── Fragmento para leer ──
Así pues, el liberalismo doceañista no sólo tenía una idea nacional para España, sino también un programa de división territorial basado en la provincia. La mayoría liberal de las Cortes justificó históricamente la nueva Constitución en las leyes fundamentales de los antiguos reinos peninsulares, integrando y mencionando reiteradamente en diversas sesiones, desde el citado Discurso Preliminar de Argüelles, los fueros navarros, aragoneses y castellanos.

El federalismo del Partido Republicano Federal (PRF) no fue unívoco ni tampoco realmente dominante, sino uno de sus componentes ideológicos. Podemos decir que, al final, el Partido Republicano Federal fue más republicano que federal


Ciertamente, una cosa fue la idea y otra la realidad aplicada. A lo largo del siglo XIX el liberalismo, con muchas dificultades tanto exógenas como endógenas, desarrolló un  centralismo administrativo (que tuvo que convivir con un fuerte caciquismo local) y un relativo programa de nacionalización española. La debilidad de este programa nacional, reconocida por Borja de Riquer pero discutida por otros autores (De Blas, Fusi) permitió el surgimiento, a finales de siglo, de unos nacionalismos periféricos que no estuvieron presentes en las Cortes de Cádiz. Asimismo, generó lo que Antonio Elorza y Álvarez Junco dan en llamar sensación de alteridad del Estado por parte de las capas populares y del incipiente proletariado. Éste identificó el centralismo con un poder que, más allá del establecimiento del servicio militar y de la simbología pública como elementos de socialización identitaria, no desarrollaba políticas públicas que integraran positivamente a la población en esa identidad estatal. Lo cual no significa que no tuvieran conciencia nacional, que se mantuvo de forma mayoritaria entre la población gracias a otros elementos identitarios de tipo cultural (lengua y literatura españolas, teatro barroco, zarzuela) e histórico (la conciencia de compartir durante siglos un espacio en común). Por lo tanto, la alteridad de clase no era con la Nación, de la que todos se sentían parte, sino más bien con el Estado, del que se sentían muy alejados. Y no por cuestiones territoriales, sino políticas y sociales.
───
── Datos registrados ──
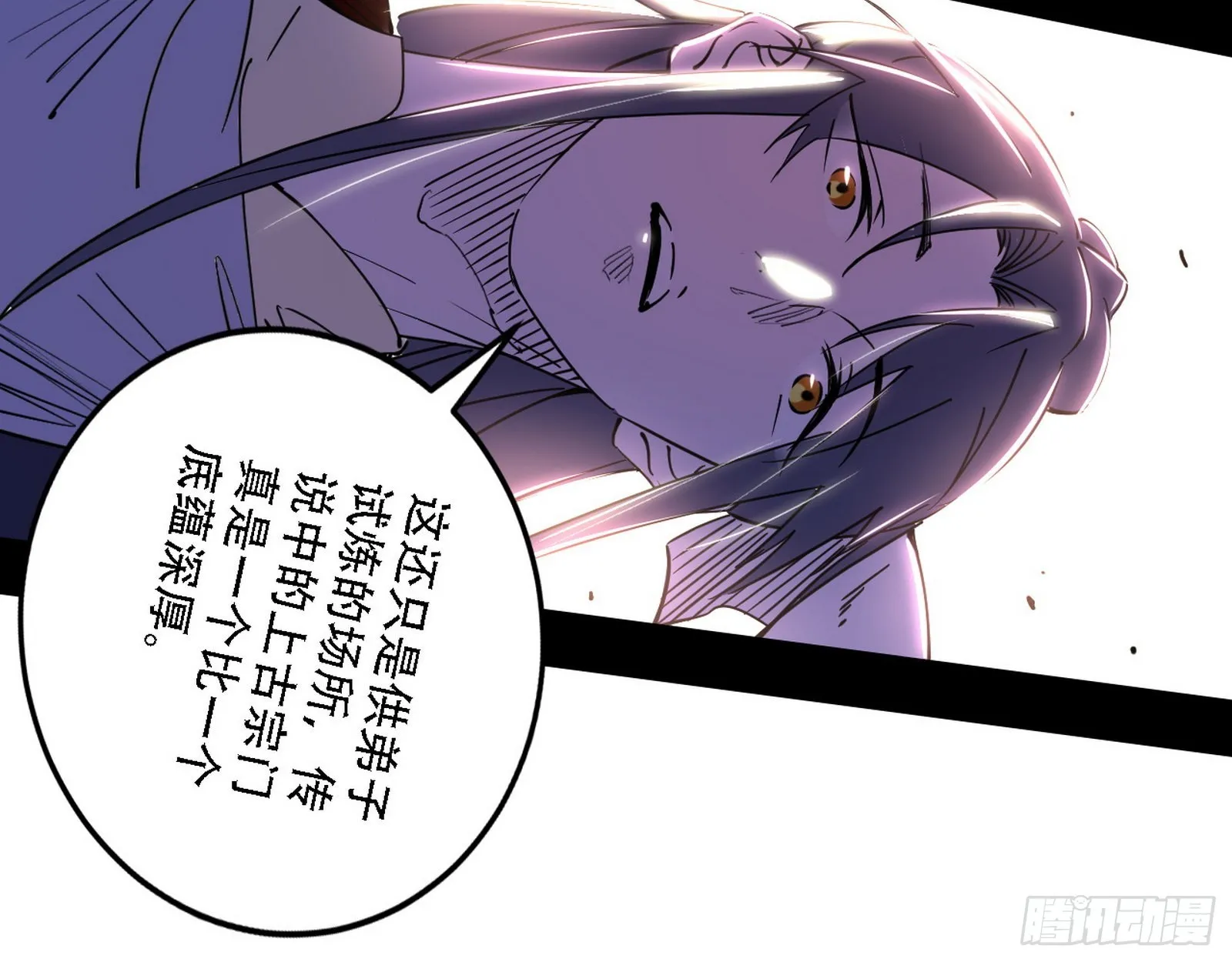 人生演变 第70页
───
**Enunciado:** Enumera todas las personas que se nombran en el fragmento sobre el liberalismo y la idea nacional en España.

**Respuesta:** Argüelles, Borja de Riquer, De Blas, Fusi, Antonio Elorza y Álvarez Junco.